No sumário da pesquisa, o professor Pagnini antecipa que os resultados “poderão promover uma mudança de mentalidade não apenas nos participantes, mas na população em geral” e explica que o plano de comunicação inclui a apresentação dos resultados às comunidades e associações de idosos, usando o experimento como uma prova de conceito. Ele deverá demonstrar que “desafiar estereótipos rígidos, culturalmente motivados e relacionados à idade pode resultar em melhoria da saúde e do bem-estar”.
Registre-se que o trabalho de Milão é a reedição de uma experiência realizada em New Hampshire, em 1979, por Ellen Langer, 72 anos, a primeira mulher formada em Psicologia em Harvard. Langer colocou oito idosos num convento que, de certo modo, funcionava como uma máquina do tempo, com todas as referências ligadas a 1959: a voz de Perry Cuomo saindo de um rádio vintage, Ed Sullivan na telinha preto e branco da TV, livros e jornais da época e assim por diante.
Mais que relembrar o passado, os participantes foram instruídos a se comportar como se realmente fosse 1959, enquanto o grupo de controle vivia num ambiente similar, mas sem agir como se tivessem voltado no tempo.
Resultado: depois de uma semana, 63% dos “viajantes no tempo” obtiveram melhores resultados num teste de inteligência, contra 44% no grupo de controle. Quatro voluntários independentes, que não sabiam nada sobre o estudo, analisaram fotos feitas antes e depois e concluíram que as imagens do pessoal “depois” eram em média duas anos mais novas que as do “antes”. No último dia, velhinhos que tinham chegado quase se arrastando, disputaram uma partida improvisada de futebol americano no gramado em frente ao convento.
No livro que apresentou os resultados do experimento, Counterclockwise, Langer assegura que tanto o grupo de controle quanto o grupo experimental mostraram melhorias em “força física, destreza manual, marcha, postura, percepção, memória, cognição, sensibilidade gustativa, audição e visão.”

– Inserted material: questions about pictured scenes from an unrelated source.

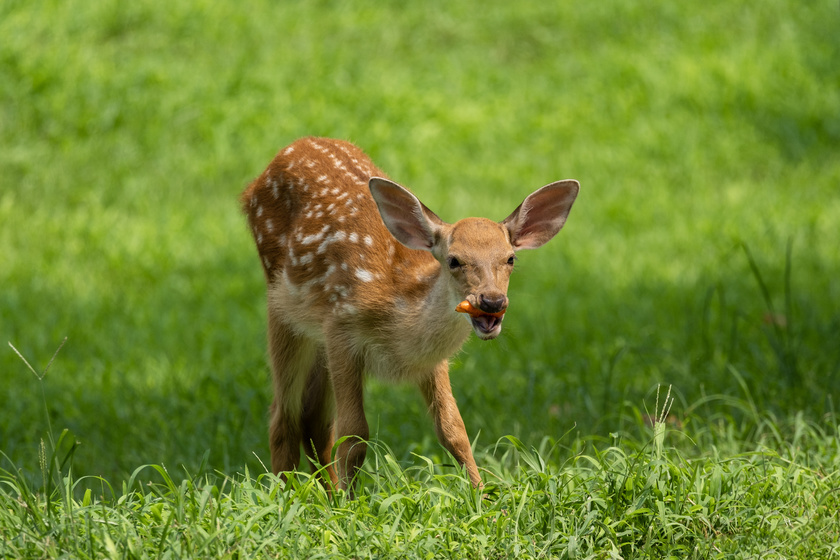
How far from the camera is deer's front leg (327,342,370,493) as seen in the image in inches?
179

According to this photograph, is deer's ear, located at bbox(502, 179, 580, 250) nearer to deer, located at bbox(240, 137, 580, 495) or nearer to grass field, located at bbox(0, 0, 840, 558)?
deer, located at bbox(240, 137, 580, 495)

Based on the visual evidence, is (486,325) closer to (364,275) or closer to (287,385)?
(364,275)

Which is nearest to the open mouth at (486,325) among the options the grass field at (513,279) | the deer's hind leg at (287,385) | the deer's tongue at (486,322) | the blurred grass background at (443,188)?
the deer's tongue at (486,322)

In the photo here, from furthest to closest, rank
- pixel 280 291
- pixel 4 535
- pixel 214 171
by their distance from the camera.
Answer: pixel 214 171, pixel 280 291, pixel 4 535

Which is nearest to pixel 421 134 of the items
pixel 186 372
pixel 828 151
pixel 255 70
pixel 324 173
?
pixel 255 70

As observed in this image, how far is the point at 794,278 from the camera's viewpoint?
8.52m

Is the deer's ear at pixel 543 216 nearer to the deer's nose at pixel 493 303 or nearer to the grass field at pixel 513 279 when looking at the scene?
the grass field at pixel 513 279

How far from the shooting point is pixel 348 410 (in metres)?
4.59

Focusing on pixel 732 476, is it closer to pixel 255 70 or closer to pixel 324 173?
pixel 324 173

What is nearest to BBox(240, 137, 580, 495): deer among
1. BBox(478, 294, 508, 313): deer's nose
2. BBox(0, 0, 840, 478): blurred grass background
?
BBox(478, 294, 508, 313): deer's nose

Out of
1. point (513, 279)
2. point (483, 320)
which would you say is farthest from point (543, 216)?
point (513, 279)

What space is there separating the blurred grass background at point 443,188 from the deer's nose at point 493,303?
0.76 m

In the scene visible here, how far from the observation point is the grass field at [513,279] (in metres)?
3.93

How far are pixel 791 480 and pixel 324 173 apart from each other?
98.7 inches
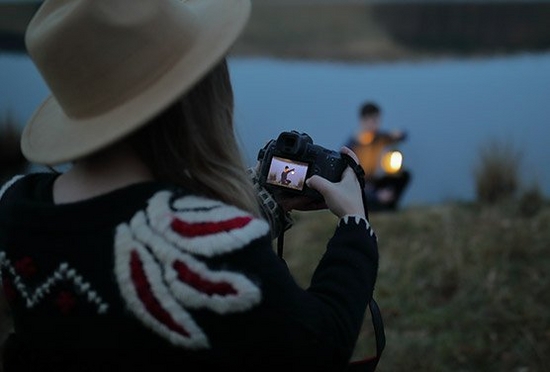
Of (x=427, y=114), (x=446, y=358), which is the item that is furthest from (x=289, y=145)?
(x=427, y=114)

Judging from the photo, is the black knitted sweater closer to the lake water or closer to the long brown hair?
the long brown hair


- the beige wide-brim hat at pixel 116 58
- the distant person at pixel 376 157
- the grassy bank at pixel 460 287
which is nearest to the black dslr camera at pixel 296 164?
the beige wide-brim hat at pixel 116 58

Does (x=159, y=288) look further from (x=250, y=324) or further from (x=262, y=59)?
(x=262, y=59)

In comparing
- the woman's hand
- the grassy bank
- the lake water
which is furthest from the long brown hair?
the lake water

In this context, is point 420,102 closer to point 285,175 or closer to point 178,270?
point 285,175

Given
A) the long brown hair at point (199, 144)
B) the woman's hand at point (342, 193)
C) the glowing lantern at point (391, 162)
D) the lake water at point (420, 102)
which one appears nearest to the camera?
the long brown hair at point (199, 144)

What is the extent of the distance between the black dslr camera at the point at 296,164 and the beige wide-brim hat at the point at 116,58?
32cm

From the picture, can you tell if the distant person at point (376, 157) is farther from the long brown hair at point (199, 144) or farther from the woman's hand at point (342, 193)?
the long brown hair at point (199, 144)

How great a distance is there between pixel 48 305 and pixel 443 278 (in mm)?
3647

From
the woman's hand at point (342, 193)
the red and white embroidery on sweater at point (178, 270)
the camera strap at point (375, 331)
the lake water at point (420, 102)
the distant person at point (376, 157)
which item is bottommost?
the lake water at point (420, 102)

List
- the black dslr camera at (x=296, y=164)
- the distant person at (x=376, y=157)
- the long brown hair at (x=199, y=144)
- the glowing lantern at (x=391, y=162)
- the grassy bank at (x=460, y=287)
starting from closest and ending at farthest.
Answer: the long brown hair at (x=199, y=144)
the black dslr camera at (x=296, y=164)
the grassy bank at (x=460, y=287)
the glowing lantern at (x=391, y=162)
the distant person at (x=376, y=157)

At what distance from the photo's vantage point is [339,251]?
128 cm

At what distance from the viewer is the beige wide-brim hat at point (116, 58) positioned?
3.85ft

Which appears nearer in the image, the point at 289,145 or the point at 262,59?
the point at 289,145
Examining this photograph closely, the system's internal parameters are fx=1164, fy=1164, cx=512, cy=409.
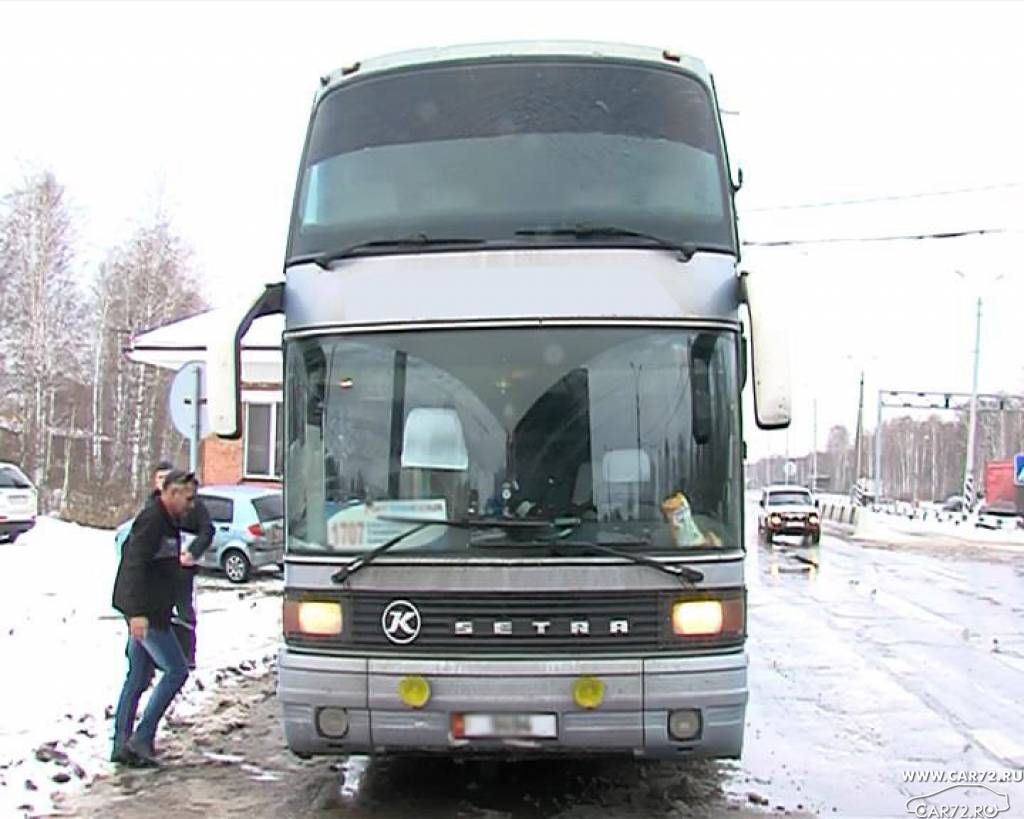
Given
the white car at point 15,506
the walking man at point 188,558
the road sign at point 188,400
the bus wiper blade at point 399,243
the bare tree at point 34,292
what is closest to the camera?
the bus wiper blade at point 399,243

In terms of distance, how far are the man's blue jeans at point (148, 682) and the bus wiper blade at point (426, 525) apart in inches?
82.9

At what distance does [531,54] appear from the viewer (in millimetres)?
6363

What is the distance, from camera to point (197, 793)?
652cm

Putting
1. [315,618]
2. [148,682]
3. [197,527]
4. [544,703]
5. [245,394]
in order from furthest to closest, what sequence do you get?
[245,394]
[197,527]
[148,682]
[315,618]
[544,703]

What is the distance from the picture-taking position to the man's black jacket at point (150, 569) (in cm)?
707

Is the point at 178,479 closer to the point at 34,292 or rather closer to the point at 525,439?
the point at 525,439

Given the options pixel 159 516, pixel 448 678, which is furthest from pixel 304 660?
pixel 159 516

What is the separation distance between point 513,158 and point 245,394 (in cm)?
2138

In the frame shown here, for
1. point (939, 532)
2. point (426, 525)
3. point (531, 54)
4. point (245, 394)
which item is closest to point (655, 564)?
point (426, 525)

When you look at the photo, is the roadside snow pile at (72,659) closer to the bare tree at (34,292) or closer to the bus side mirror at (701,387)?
the bus side mirror at (701,387)

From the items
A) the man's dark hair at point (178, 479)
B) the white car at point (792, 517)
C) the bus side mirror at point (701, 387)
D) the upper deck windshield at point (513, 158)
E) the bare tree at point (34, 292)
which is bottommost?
the white car at point (792, 517)

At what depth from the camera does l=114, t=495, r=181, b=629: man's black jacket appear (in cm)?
707

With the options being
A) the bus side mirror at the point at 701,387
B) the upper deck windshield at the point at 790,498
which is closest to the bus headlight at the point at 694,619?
the bus side mirror at the point at 701,387

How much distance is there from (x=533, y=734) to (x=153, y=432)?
5065 centimetres
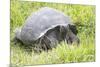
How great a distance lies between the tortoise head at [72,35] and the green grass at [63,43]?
0.17 feet

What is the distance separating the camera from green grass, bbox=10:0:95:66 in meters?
2.33

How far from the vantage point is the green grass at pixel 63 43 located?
2.33 metres

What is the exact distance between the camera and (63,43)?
2516mm

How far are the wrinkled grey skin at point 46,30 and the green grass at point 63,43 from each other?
6cm

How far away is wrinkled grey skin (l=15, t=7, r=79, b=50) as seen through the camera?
2.38m

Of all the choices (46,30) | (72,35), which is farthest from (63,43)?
(46,30)

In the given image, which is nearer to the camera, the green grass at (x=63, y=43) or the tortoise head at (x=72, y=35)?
the green grass at (x=63, y=43)

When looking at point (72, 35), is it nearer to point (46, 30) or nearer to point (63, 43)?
point (63, 43)

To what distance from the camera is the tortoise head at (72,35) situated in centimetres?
254

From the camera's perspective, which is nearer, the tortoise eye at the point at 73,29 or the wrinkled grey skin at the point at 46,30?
the wrinkled grey skin at the point at 46,30

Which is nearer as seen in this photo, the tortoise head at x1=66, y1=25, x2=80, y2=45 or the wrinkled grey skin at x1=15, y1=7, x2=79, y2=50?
the wrinkled grey skin at x1=15, y1=7, x2=79, y2=50

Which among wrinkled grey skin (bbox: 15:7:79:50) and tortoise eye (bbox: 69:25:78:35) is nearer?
wrinkled grey skin (bbox: 15:7:79:50)

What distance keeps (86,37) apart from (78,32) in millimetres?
133
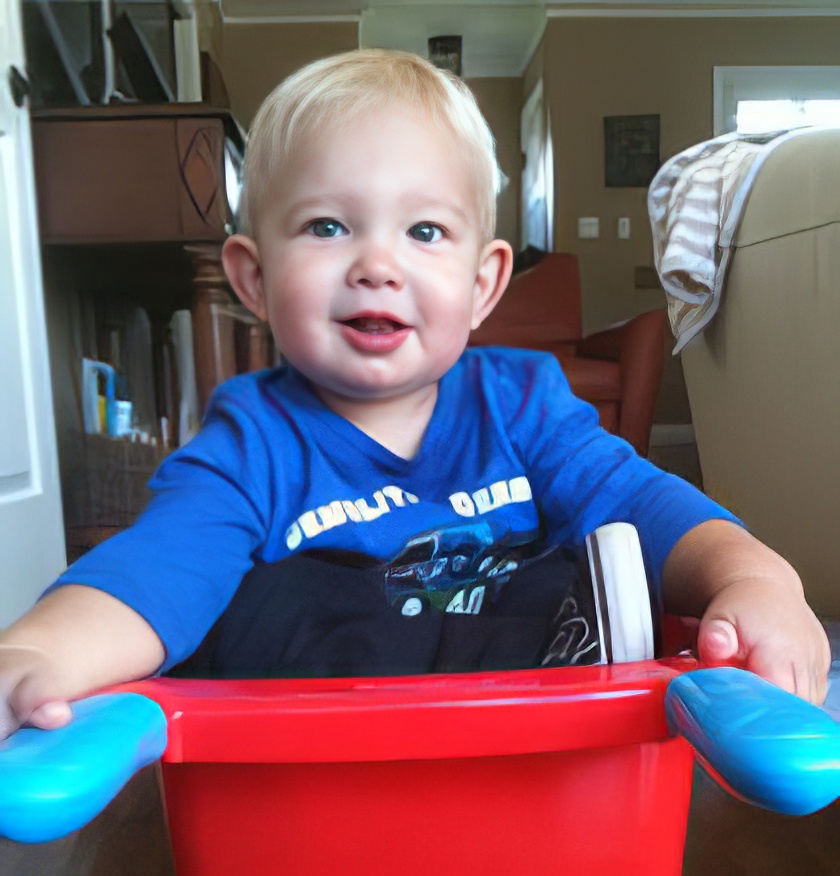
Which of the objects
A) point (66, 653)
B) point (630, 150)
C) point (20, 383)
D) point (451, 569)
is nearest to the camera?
point (66, 653)

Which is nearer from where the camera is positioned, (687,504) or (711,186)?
(687,504)

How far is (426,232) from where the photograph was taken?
0.49m

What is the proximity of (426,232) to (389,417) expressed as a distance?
126mm

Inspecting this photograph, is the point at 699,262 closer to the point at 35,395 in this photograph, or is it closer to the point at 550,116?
the point at 550,116

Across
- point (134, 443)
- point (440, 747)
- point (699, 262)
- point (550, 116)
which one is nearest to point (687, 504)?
point (440, 747)

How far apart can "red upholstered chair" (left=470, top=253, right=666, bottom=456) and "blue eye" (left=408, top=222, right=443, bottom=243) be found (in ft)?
1.60

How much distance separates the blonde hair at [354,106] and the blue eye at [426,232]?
43 mm

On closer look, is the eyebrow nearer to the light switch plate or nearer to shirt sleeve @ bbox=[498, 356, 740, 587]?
shirt sleeve @ bbox=[498, 356, 740, 587]

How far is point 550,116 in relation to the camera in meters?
0.88

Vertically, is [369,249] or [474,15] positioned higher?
[474,15]

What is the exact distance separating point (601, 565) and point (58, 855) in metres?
0.45

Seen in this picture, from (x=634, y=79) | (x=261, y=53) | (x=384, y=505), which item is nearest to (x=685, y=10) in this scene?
(x=634, y=79)

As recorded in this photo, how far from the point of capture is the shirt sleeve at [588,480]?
460mm

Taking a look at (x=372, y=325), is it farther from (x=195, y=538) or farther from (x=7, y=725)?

A experiência tem seus críticos, que nela vêem apenas o efeito placebo, mas Ellen Langer continua insistindo que a atenção plena (mindfulness), que pode ser obtida pela meditação e por exercícios específicos, tem um poder imenso, muitas vezes desprezado e garante que “muitas consequências da velhice podem ser ambientalmente determinadas e, assim, potencialmente revertidas pela manipulação do ambiente.” Seu experimento acabou inspirando uma conhecida série de TV da BBC, que reuniu seis celebridades dos anos 70 em situações semelhantes, tendo a própria psicóloga como consultora.
Agora, a repetição do experimento deve permitir aferir seus efeitos com a precisão que a tecnologia do século XXI oferece e sem a embalagem televisiva, embora o professor Francesco Pagnani seja um abnegado integrante da equipe de Ellen Langer.